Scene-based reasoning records
= = = =

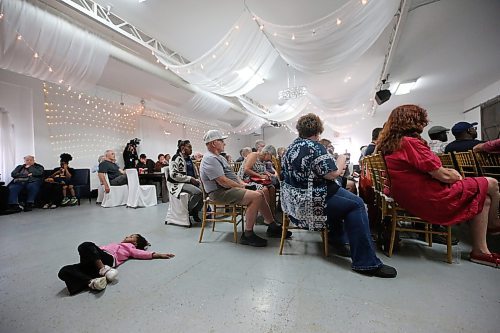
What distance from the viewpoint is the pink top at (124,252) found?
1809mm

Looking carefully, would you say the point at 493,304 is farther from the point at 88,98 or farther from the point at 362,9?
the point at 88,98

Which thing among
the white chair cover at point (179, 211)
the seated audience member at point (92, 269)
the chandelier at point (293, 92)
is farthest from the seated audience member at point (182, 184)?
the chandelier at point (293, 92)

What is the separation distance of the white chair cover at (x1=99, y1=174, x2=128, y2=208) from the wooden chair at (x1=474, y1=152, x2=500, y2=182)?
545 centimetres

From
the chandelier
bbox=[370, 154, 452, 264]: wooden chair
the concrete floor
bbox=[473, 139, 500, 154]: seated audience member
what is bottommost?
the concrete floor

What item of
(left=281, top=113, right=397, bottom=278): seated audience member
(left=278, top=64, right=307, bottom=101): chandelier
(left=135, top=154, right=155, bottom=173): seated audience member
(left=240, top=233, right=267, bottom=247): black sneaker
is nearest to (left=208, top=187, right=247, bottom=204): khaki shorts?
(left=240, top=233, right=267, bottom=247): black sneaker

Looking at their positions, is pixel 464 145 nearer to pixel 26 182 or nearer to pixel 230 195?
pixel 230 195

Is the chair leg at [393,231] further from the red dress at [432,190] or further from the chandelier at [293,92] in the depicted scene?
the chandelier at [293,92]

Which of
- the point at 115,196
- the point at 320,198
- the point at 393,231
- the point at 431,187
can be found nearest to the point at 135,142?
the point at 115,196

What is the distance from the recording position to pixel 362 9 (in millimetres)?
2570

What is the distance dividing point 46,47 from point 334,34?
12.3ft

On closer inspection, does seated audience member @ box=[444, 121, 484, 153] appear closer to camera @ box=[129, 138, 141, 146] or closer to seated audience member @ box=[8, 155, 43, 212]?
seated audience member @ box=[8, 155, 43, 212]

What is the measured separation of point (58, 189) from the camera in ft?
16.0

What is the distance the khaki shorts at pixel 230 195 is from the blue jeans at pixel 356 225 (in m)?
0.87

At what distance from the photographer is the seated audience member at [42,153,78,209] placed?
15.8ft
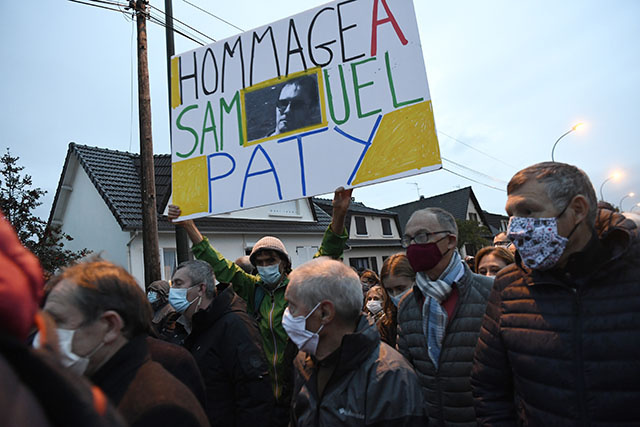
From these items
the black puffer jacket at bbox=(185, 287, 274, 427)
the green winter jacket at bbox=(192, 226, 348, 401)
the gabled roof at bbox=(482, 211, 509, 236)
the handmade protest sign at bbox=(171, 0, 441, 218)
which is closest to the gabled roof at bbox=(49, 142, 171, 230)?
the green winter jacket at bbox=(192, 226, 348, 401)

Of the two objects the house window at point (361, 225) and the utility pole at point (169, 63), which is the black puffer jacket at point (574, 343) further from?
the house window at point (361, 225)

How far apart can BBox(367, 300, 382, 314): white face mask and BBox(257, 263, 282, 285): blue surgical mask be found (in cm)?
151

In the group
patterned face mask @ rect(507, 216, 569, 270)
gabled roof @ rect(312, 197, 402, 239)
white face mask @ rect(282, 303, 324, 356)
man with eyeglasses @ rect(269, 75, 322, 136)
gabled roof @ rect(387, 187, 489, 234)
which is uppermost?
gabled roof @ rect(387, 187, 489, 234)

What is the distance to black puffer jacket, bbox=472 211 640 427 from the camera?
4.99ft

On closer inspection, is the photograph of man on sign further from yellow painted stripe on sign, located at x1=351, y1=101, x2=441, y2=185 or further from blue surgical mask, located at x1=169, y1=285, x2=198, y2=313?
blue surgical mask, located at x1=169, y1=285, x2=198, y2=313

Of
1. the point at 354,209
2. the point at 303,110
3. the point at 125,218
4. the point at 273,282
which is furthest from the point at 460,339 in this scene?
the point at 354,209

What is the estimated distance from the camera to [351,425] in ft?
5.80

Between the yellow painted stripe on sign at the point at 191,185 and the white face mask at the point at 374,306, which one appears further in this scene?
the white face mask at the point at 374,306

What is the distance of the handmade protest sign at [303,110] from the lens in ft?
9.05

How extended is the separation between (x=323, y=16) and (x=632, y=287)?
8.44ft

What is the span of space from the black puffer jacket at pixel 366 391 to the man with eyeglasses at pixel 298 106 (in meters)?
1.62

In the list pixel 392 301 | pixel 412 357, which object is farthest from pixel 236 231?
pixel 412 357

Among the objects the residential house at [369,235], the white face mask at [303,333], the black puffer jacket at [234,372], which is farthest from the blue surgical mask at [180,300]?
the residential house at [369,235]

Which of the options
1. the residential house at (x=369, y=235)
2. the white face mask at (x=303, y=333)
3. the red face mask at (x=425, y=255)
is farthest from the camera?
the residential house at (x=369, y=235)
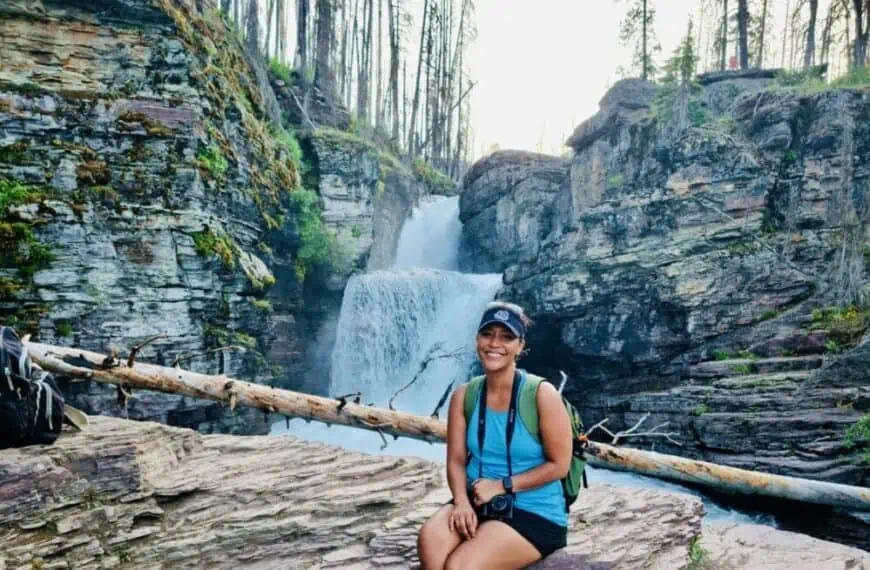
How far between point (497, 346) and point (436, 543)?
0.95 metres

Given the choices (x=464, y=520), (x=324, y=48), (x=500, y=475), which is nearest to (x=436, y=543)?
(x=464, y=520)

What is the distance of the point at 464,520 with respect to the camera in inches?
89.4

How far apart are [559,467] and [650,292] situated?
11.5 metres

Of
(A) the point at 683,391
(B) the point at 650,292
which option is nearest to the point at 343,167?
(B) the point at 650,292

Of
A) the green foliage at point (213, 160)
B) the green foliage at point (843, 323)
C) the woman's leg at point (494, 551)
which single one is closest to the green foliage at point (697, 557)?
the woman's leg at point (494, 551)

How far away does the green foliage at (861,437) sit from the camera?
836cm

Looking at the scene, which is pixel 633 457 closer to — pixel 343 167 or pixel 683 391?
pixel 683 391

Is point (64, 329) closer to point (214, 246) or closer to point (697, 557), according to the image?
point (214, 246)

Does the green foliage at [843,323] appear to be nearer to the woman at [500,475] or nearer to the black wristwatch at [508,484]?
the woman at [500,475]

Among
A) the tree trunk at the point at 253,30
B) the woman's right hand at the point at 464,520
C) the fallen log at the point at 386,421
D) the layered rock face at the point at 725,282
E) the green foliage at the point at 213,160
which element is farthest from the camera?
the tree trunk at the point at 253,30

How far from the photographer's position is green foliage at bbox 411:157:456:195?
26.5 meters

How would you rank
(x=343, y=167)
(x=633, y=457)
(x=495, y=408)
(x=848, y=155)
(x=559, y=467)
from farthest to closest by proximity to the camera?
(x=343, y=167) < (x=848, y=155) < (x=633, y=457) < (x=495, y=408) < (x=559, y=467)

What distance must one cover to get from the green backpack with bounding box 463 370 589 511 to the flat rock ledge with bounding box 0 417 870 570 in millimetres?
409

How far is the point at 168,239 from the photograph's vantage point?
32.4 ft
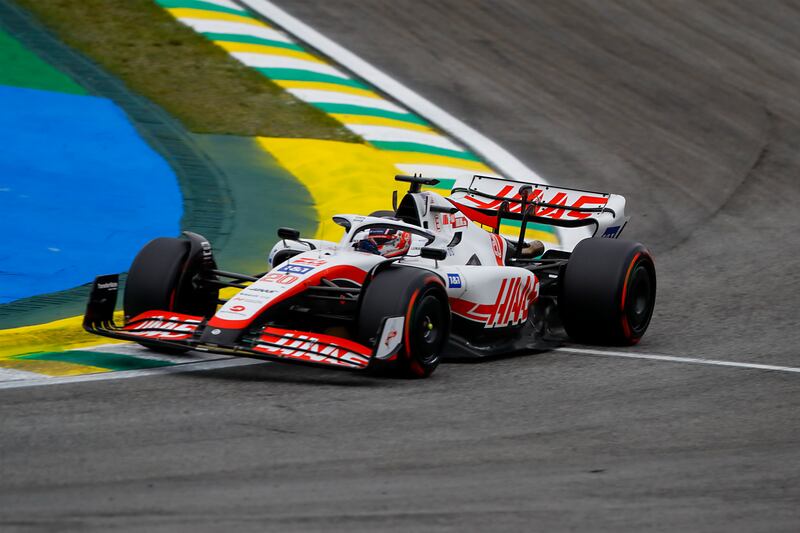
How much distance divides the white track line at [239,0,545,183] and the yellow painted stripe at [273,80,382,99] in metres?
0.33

= = = =

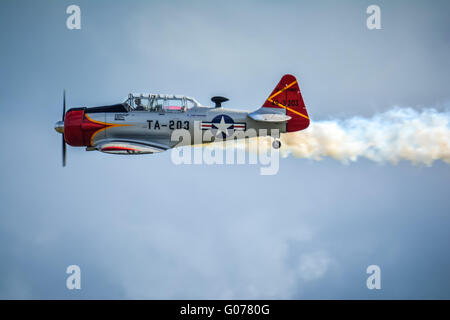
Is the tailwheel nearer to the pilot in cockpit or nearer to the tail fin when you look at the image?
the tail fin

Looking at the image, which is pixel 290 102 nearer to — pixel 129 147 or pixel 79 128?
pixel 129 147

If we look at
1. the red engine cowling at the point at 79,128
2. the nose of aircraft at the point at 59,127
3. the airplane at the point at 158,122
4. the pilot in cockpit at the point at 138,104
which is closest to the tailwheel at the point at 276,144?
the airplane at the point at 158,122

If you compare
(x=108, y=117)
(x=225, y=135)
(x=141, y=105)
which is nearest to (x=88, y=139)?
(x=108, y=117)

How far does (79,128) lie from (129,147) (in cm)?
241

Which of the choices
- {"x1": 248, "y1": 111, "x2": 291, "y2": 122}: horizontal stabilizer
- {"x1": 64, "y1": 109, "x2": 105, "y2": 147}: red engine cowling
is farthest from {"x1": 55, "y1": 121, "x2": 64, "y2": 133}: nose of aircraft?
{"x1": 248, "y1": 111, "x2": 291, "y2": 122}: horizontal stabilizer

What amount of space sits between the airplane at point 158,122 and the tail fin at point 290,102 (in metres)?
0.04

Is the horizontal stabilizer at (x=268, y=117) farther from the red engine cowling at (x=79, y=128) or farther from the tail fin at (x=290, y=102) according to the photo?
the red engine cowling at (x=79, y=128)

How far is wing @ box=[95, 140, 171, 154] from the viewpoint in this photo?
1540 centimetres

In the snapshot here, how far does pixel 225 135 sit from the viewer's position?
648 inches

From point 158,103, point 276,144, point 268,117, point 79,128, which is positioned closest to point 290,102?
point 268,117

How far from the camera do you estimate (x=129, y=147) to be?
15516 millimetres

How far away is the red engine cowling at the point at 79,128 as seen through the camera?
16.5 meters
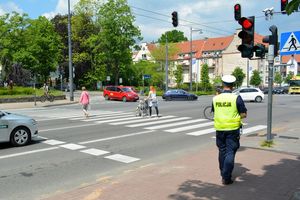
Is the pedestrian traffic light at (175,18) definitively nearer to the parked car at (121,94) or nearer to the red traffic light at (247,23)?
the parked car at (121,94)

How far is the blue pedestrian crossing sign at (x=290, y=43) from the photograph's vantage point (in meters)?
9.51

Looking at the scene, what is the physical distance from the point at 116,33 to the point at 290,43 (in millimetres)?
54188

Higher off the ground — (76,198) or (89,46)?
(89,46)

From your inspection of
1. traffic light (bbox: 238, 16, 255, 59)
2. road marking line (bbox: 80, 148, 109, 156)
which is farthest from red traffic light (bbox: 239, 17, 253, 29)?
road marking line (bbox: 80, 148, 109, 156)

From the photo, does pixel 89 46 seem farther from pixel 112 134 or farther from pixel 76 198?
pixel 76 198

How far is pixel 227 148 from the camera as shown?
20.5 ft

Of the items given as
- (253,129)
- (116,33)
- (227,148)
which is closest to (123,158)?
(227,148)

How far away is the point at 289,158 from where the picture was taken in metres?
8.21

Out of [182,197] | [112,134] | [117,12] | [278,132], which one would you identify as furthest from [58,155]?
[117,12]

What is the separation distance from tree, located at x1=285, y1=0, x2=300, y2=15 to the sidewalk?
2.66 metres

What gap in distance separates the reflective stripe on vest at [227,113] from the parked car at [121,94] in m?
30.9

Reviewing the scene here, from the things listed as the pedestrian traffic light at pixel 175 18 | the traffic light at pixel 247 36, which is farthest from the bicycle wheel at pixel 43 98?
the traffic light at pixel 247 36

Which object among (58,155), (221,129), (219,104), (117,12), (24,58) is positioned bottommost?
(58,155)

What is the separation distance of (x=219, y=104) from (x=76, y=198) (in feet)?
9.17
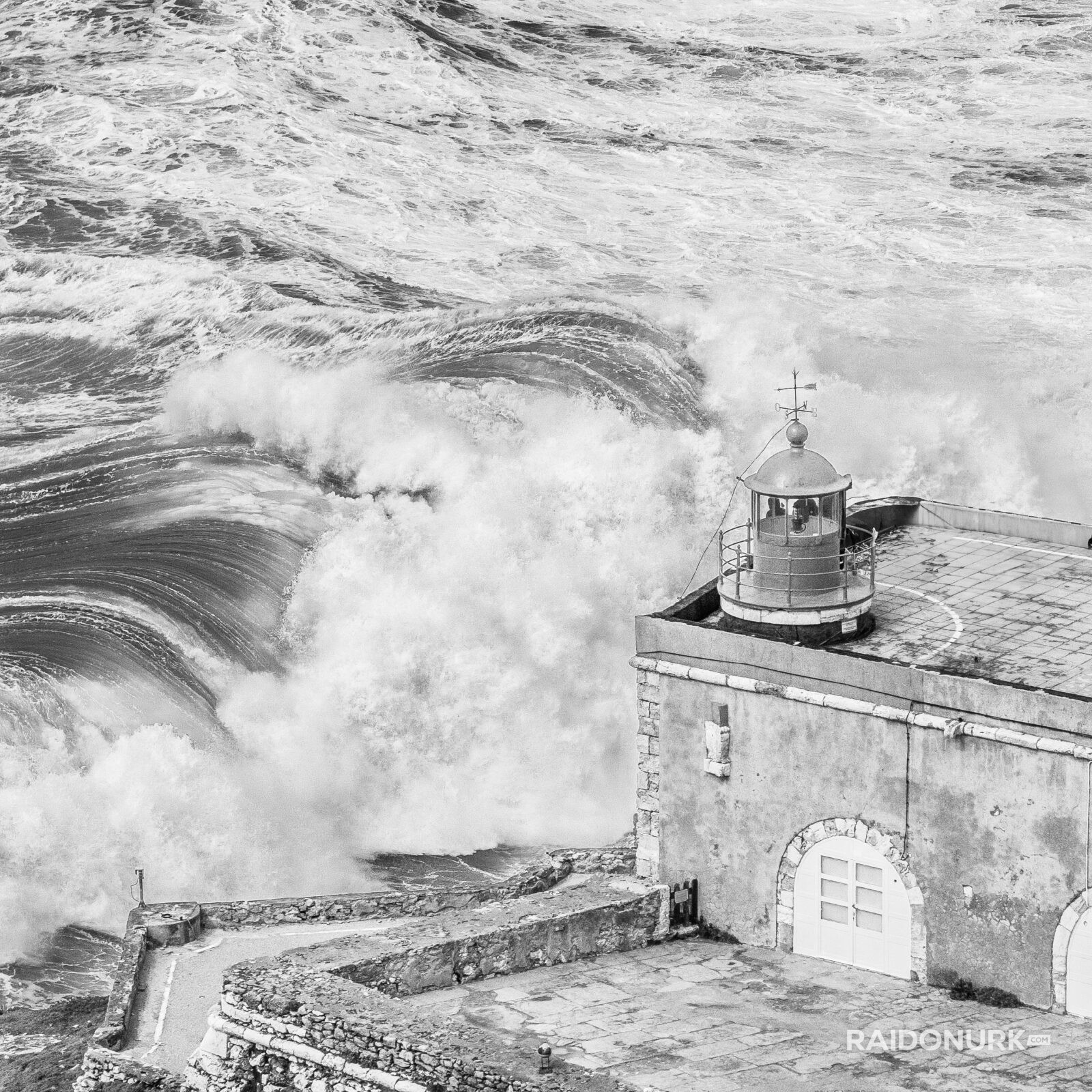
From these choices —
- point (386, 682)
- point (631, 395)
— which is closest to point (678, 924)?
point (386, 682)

= = = =

Problem: Can you revise the records between the lines holding "What distance from the viewpoint" and "545 centimetres", inclusive, replacing "white chair cover" with "white seat cover" and leaving everything else unchanged?

Task solution:
What distance from the viewpoint is the pink top at (124,252) found?
1809mm

Looking carefully, would you say the point at 493,304 is farther from the point at 88,98 or farther from the point at 362,9?
the point at 88,98

Which thing among
the white seat cover at point (179, 211)
the seated audience member at point (92, 269)
the chandelier at point (293, 92)
is farthest from the seated audience member at point (182, 184)?
the chandelier at point (293, 92)

What is the separation distance of the white seat cover at (x1=99, y1=174, x2=128, y2=208) from the wooden chair at (x1=474, y1=152, x2=500, y2=182)?
545 centimetres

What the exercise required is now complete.